Wolfram Computation Meets Knowledge

Wolfram Summer School

Alumni

Dag Sørebø

Summer School

Class of 2007

Bio

Dag Sørebø studied at the University of Bergen, Norway, doing mathematics and computer science at the undergraduate level, then switching to organization theory and administration at the intermediate level, and finally receiving the degree Candidatus Philologiae in Philosophy (the Norwegian equivalent to a master’s in research) in 2004.

In 1998, he studied at the University of Newcastle, Australia, successfully completing Professor Clifford A. Hooker’s honours seminar in cognitive science while doing courses in rationality theory and the philosophy of science. After graduating from the University of Bergen in 2004, he studied technopreneurship at the University of Oslo and the National University of Singapore. Dag was part of the first NKS Summer School in 2003, and he gave presentations at the NKS conferences in 2004 and 2005. Currently, his academic plan is to write a project description for a PhD in cognitive science.

Professionally, Dag first worked for six years in the Norwegian Army and then five years part-time as an IT consultant. Among his assignments were three oil companies, a TV station, a high school, a start-up enterprise in language technology, and general work as a computer instructor. He has worked as an assistant teacher in Philosophy at the University of Bergen and as a substitute teacher at elementary schools in Western Norway and in Oslo. Since 2001 he has his own startup enterprise, “Norsk Sikkerhetsinstitutt”, which offers advise, tuition and consulting services in security and safety issues, and total quality management. Dag currently works as an environmental therapist in a rehabilitation unit for schizophrenic patients with a double diagnosis.

Project: Evolved Intelligence–Programmed Design

Motivation

In his 2002 book A New Kind of Science, Stephen Wolfram observes that “… the fact that we may be able to interpret a system as achieving some purpose does not necessarily mean that the system was really created with that purpose in mind …” (NKS, p. 831). I think that Wolfram’s statements highlight philosophically interesting–and controversial–questions in Western thought about how humans are able to distinguish forms in nature from designed artifacts. I plan to investivate the philosophical implications of Wolfram’s statement by means of methods, truth-proxies, and concepts which, according to the literature I have studied, are relevant to philosophy and science alike.

Method

If we adopt the view of evolutionary epistomology as a basic naturalist/realist philosophical framework (Hooker, Reason, Regulation, and Realism (1995), p.9), in what way(s) could we use the methodologies and computational tools of NKS to explore a system and its relationship to human purposes? I think that a meaningful approach to this question should include a discussion of the traditional distinction between “natural” and “artificial” forms in Western thought–a longstanding issue for empirical scientific observations. I started by sorting pictures of objects into three series: natural forms, artificial forms, or “hybrid” forms–objects which display characteristics of both the natural and artificial forms. I used Mathematica first to organize these pictures and then to search for a cellular automaton in the computational universe that, at some point in its evolution, displays a space-time form similar to at least one of the objects. If such a hypothetical CA can be found, I make the conjecture that in some cases, CAs can be seen as probes sent into “human design” space.

Favorite Outer Totalistic Three-Color Rule

Rule chosen: 8118948

I think 3-color, outer CA 8118948 is interesting. Straight lines “build from the side” 45 degree angles, without starting from long, horizontal lines as in many other CAs.

◇ ◇ ◇ ◇ ◇

**Activities**
#1 In the profile, edit the passage that begins at "Project: Evolved Intelligence–Programmed" and stops after "and science alike.", changing "controversial" to "contested".
#2 According to the profile, in what year did Dag Sørebø receive the degree Candidatus Philologiae in Philosophy?
The material after this profile comes from a different source.

**Data shown**

◇ ◇ ◇ ◇ ◇

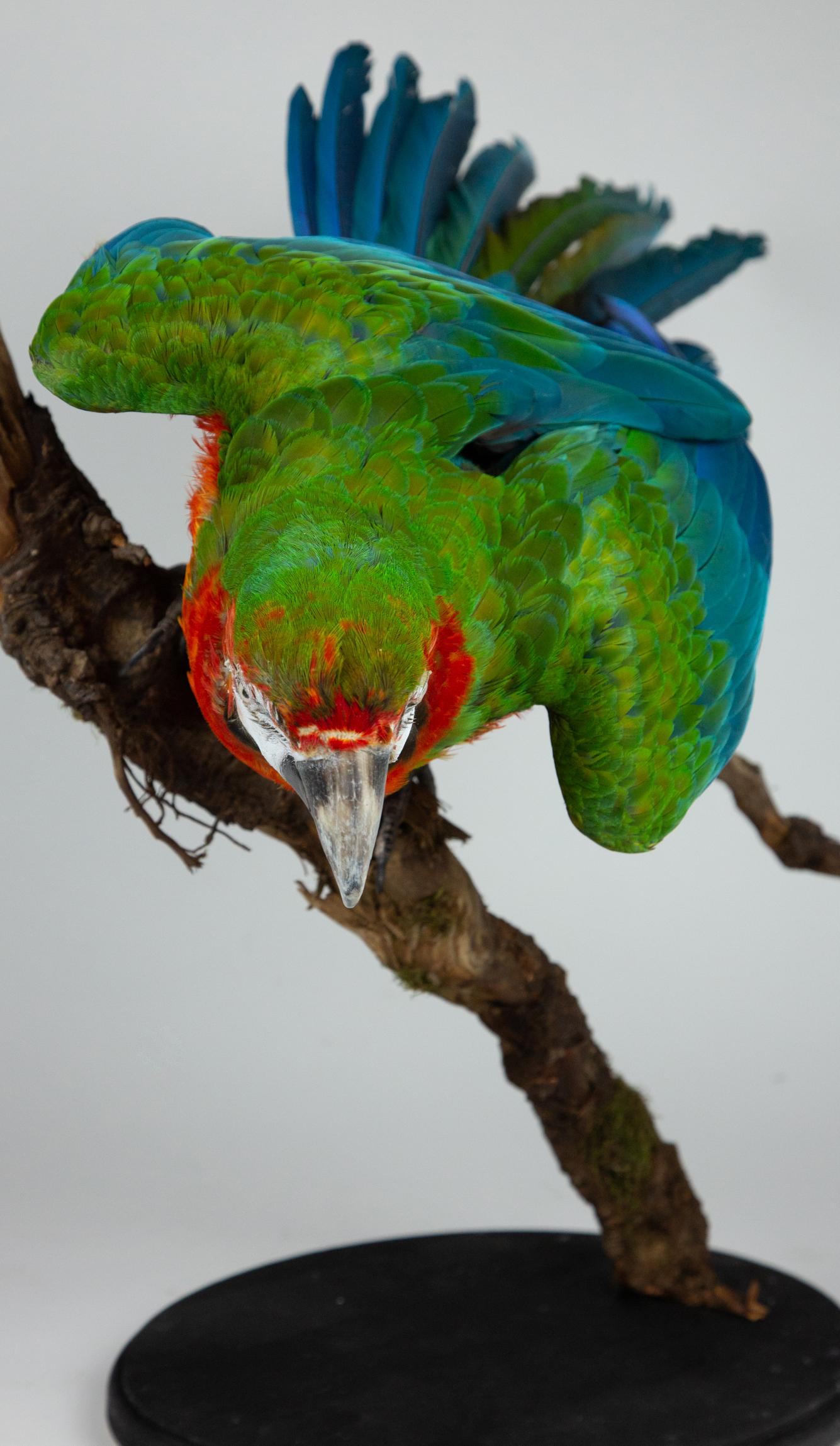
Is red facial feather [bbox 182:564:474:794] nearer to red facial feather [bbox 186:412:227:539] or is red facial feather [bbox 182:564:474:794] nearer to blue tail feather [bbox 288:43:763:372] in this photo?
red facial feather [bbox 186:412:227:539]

◇ ◇ ◇ ◇ ◇

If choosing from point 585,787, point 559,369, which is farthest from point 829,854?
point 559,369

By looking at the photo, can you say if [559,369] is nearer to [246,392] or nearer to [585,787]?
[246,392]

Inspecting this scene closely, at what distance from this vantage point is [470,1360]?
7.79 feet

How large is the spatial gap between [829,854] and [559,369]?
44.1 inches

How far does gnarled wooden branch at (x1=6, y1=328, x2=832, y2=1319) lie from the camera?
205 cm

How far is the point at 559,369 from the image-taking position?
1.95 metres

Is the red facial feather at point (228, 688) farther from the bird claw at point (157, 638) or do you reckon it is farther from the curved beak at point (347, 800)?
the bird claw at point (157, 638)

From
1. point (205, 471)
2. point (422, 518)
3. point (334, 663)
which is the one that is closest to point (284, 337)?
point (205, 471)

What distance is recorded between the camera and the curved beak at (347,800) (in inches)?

◇ ◇ ◇ ◇ ◇

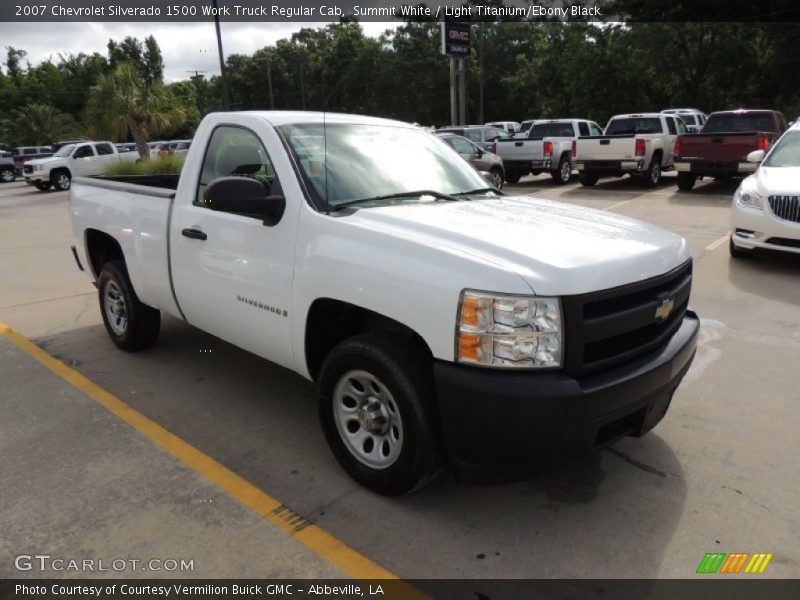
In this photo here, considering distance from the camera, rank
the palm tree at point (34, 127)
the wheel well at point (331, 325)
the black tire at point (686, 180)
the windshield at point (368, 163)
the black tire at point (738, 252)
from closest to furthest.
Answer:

◇ ◇ ◇ ◇ ◇

**Responses by task**
#1
Project: Evolved Intelligence–Programmed Design

Motivation

In his 2002 book A New Kind of Science, Stephen Wolfram observes that “… the fact that we may be able to interpret a system as achieving some purpose does not necessarily mean that the system was really created with that purpose in mind …” (NKS, p. 831). I think that Wolfram’s statements highlight philosophically interesting–and contested–questions in Western thought about how humans are able to distinguish forms in nature from designed artifacts. I plan to investivate the philosophical implications of Wolfram’s statement by means of methods, truth-proxies, and concepts which, according to the literature I have studied, are relevant to philosophy and science alike.

#2 2004